GIVEN PROBLEM: Update the entries below by changing every "headlight" to "headlamp" and keeping everything else as it is. Leave the pictures out.

*-*-*

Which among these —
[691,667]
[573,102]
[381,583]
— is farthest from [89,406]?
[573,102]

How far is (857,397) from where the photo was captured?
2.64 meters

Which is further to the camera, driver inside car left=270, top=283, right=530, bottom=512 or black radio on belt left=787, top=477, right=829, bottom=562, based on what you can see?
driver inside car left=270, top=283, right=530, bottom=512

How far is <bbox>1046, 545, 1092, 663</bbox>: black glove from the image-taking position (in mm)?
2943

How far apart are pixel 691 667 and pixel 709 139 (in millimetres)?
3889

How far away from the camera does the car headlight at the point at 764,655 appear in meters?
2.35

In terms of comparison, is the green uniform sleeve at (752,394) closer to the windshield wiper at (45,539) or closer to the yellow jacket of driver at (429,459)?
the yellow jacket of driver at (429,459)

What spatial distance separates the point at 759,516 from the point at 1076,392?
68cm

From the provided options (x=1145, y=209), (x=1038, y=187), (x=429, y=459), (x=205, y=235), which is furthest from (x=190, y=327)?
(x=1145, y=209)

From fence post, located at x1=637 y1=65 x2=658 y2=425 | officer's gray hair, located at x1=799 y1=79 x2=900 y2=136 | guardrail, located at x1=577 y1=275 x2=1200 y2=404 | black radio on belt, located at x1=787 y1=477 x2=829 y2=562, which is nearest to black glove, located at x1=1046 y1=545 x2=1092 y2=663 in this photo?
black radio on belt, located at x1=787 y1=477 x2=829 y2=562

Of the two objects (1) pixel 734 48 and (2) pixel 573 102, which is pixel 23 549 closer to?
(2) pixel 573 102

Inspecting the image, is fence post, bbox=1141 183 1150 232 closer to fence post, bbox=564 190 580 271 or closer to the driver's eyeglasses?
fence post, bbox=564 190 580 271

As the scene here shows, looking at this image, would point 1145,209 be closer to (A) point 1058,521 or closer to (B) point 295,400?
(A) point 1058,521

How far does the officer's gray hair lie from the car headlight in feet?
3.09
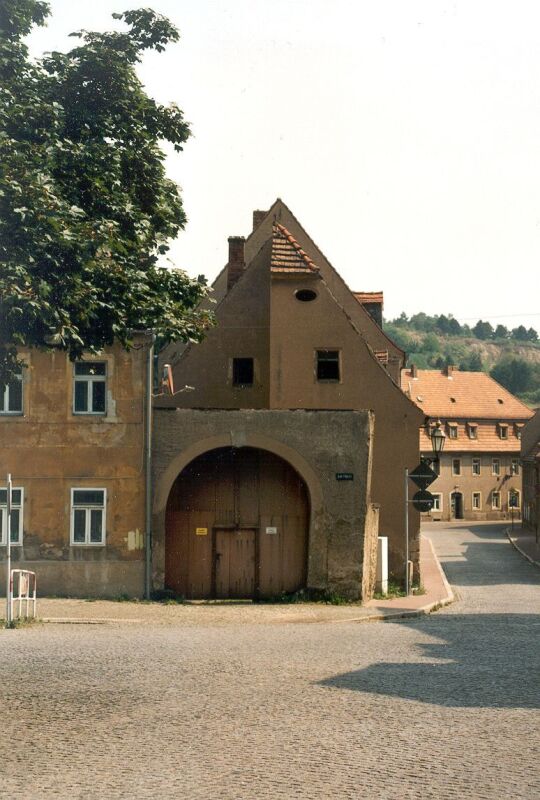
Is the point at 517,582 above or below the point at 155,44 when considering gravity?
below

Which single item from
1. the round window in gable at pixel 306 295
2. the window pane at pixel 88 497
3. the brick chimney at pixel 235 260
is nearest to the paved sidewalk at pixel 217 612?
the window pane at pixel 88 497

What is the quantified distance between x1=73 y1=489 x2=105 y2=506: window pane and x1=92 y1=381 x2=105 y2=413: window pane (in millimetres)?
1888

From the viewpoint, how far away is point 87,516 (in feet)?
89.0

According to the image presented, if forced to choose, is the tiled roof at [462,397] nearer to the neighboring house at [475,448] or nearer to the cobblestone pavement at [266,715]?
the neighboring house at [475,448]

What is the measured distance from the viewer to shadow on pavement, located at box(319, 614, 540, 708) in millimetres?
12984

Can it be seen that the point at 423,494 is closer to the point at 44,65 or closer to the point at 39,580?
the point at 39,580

*-*-*

SOLUTION TO THE PROBLEM:
Which among these —
[691,667]
[573,102]
[381,583]
— is farthest from [89,406]?
[573,102]

How far is (857,397) from where the photo was captured?
2.64 meters

Which is further to the camera, driver inside car left=270, top=283, right=530, bottom=512 or black radio on belt left=787, top=477, right=829, bottom=562, based on what you can see?
driver inside car left=270, top=283, right=530, bottom=512

How far is <bbox>1046, 545, 1092, 663</bbox>: black glove from the image-taking position (in mm)?
2943

How far apart are pixel 691 667 and pixel 709 139 (in millimetres)?
3889

How far away from the camera does the car headlamp at the point at 764,655 appear in meters?
2.35

In terms of comparison, is the green uniform sleeve at (752,394) closer to the windshield wiper at (45,539) or closer to the yellow jacket of driver at (429,459)?
the yellow jacket of driver at (429,459)

What spatial distance separates the point at 759,516 from the point at 1076,392?
68cm

From the provided options (x=1145, y=209), (x=1038, y=187), (x=429, y=459), (x=205, y=235), which is furthest from (x=190, y=327)?
(x=1145, y=209)

From fence post, located at x1=637 y1=65 x2=658 y2=425 | officer's gray hair, located at x1=799 y1=79 x2=900 y2=136 | guardrail, located at x1=577 y1=275 x2=1200 y2=404 | black radio on belt, located at x1=787 y1=477 x2=829 y2=562, which is nearest to black glove, located at x1=1046 y1=545 x2=1092 y2=663 in this photo?
black radio on belt, located at x1=787 y1=477 x2=829 y2=562

Of the two objects (1) pixel 734 48 and (2) pixel 573 102, which is pixel 23 549 closer to?
(2) pixel 573 102

Inspecting the image, is fence post, bbox=1141 183 1150 232 closer to fence post, bbox=564 190 580 271 or closer to the driver's eyeglasses?
fence post, bbox=564 190 580 271

As the scene here shows, looking at this image, would point 1145,209 be closer to (A) point 1058,521 or closer to (B) point 295,400?
(A) point 1058,521

How far does the officer's gray hair lie from the car headlamp in feet?
3.09
Is the point at 517,582 above or below the point at 155,44 when considering gravity?
below

Which single item from
1. the round window in gable at pixel 306 295
2. the window pane at pixel 88 497
3. the brick chimney at pixel 235 260
is nearest to the paved sidewalk at pixel 217 612?
the window pane at pixel 88 497

What is the quantified distance between x1=73 y1=489 x2=105 y2=506: window pane and x1=92 y1=381 x2=105 y2=413: window pane (in millimetres)?
1888

From the viewpoint, how far away is point 87,516 (in feet)?
89.0

According to the image presented, if forced to choose, is the tiled roof at [462,397] nearer to the neighboring house at [475,448] or nearer to the cobblestone pavement at [266,715]?
the neighboring house at [475,448]

What is the measured distance from the viewer to shadow on pavement, located at box(319, 614, 540, 708) in millimetres?
12984

Can it be seen that the point at 423,494 is closer to the point at 44,65 or closer to the point at 39,580?
the point at 39,580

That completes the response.